时间序列深度编码器¶
本笔记本演示了如何使用 Darts 的 TiDEModel
并将其与 NHiTSModel
进行基准测试。
TiDE(时间序列密集编码器)是一种纯深度学习编码器-解码器架构。它的特殊之处在于,时间解码器可以帮助减轻异常样本对预测的影响(论文中的图4)。
请参阅原始论文和模型描述:http://arxiv.org/abs/2304.08424。
[1]:
# fix python path if working locally
from utils import fix_pythonpath_if_working_locally
fix_pythonpath_if_working_locally()
%matplotlib inline
[2]:
%load_ext autoreload
%autoreload 2
%matplotlib inline
[3]:
import torch
import numpy as np
import pandas as pd
import shutil
from darts.models import NHiTSModel, TiDEModel
from darts.datasets import AusBeerDataset
from darts.dataprocessing.transformers.scaler import Scaler
from pytorch_lightning.callbacks.early_stopping import EarlyStopping
from darts.metrics import mae, mse
import matplotlib.pyplot as plt
import warnings
warnings.filterwarnings("ignore")
import logging
logging.disable(logging.CRITICAL)
模型参数设置¶
样板代码毫无乐趣,尤其是在训练多个模型以比较性能的背景下。为了避免这种情况,我们使用一个通用配置,该配置可以与任何 Darts TorchForecastingModel
一起使用。
关于这些参数的一些有趣的事情:
梯度裁剪: 通过为一批数据设置梯度上限,来缓解反向传播过程中的梯度爆炸问题。
学习率: 模型的大部分学习发生在早期的epochs。随着训练的进行,通常有助于降低学习率以微调模型。尽管如此,这也可能导致显著的过拟合。

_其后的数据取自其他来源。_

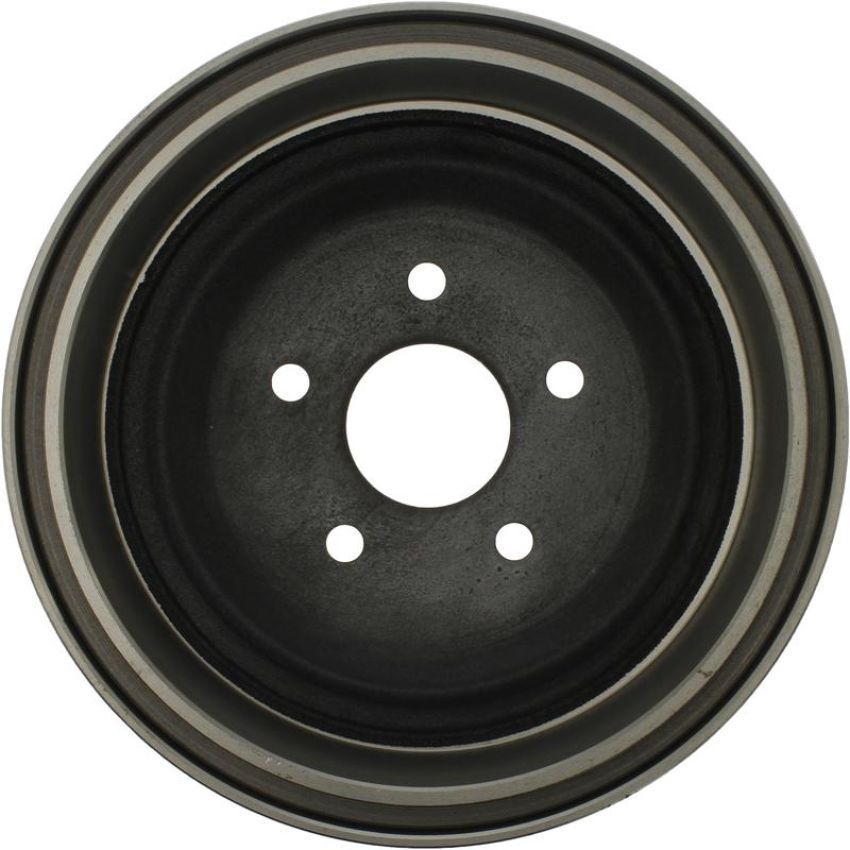 CENTRIC PARTS 123.65021 C-Tek Standard Brake Drum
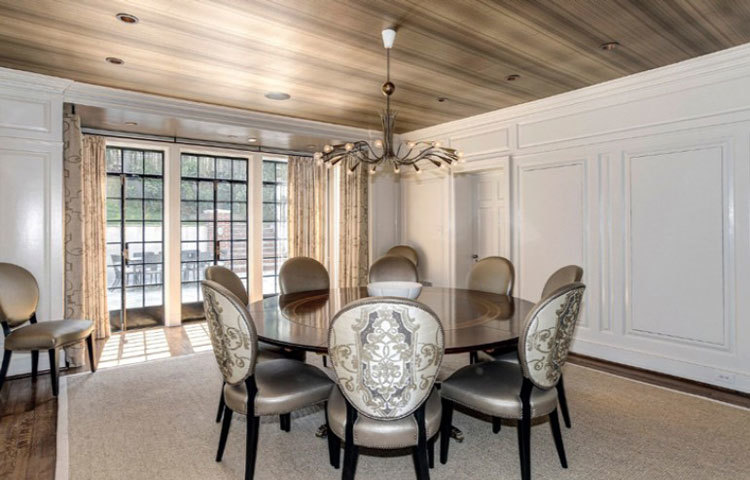 ওয়াশিংটনের ২৪৪৬ বেলমন্ট রোড, ডিসি ২০০০৮-এই ঠিকানাতেই হবে ওবামার বাড়ি।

早停法: 为了避免过拟合,我们可以使用早停法。它监控验证集上的一个指标,并根据自定义条件在指标不再改善时停止训练。
[4]:
optimizer_kwargs = {
"lr": 1e-3,
}
# PyTorch Lightning Trainer arguments
pl_trainer_kwargs = {
"gradient_clip_val": 1,
"max_epochs": 200,
"accelerator": "auto",
"callbacks": [],
}
# learning rate scheduler
lr_scheduler_cls = torch.optim.lr_scheduler.ExponentialLR
lr_scheduler_kwargs = {
"gamma": 0.999,
}
# early stopping (needs to be reset for each model later on)
# this setting stops training once the the validation loss has not decreased by more than 1e-3 for 10 epochs
early_stopping_args = {
"monitor": "val_loss",
"patience": 10,
"min_delta": 1e-3,
"mode": "min",
}
#
common_model_args = {
"input_chunk_length": 12, # lookback window
"output_chunk_length": 12, # forecast/lookahead window
"optimizer_kwargs": optimizer_kwargs,
"pl_trainer_kwargs": pl_trainer_kwargs,
"lr_scheduler_cls": lr_scheduler_cls,
"lr_scheduler_kwargs": lr_scheduler_kwargs,
"likelihood": None, # use a likelihood for probabilistic forecasts
"save_checkpoints": True, # checkpoint to retrieve the best performing model state,
"force_reset": True,
"batch_size": 256,
"random_state": 42,
}
数据加载与准备¶
我们考虑澳大利亚每季度的啤酒销售量,单位为兆升。
在训练之前,我们将数据分为训练集、验证集和测试集。模型将从训练集学习,使用验证集来决定何时停止训练,最后在测试集上进行评估。
为了避免验证集和测试集的信息泄露,我们根据训练集的属性来缩放数据。
[5]:
series = AusBeerDataset().load()
train, temp = series.split_after(0.6)
val, test = temp.split_after(0.5)
[6]:
train.plot(label="train")
val.plot(label="val")
test.plot(label="test")
[7]:
scaler = Scaler() # default uses sklearn's MinMaxScaler
train = scaler.fit_transform(train)
val = scaler.transform(val)
test = scaler.transform(test)
模型配置¶
使用已经建立的共享参数,我们可以看到NHiTS和TiDE的默认参数被使用。唯一的例外是,TiDE在有无 Reversible Instance Normalization 的情况下都进行了测试。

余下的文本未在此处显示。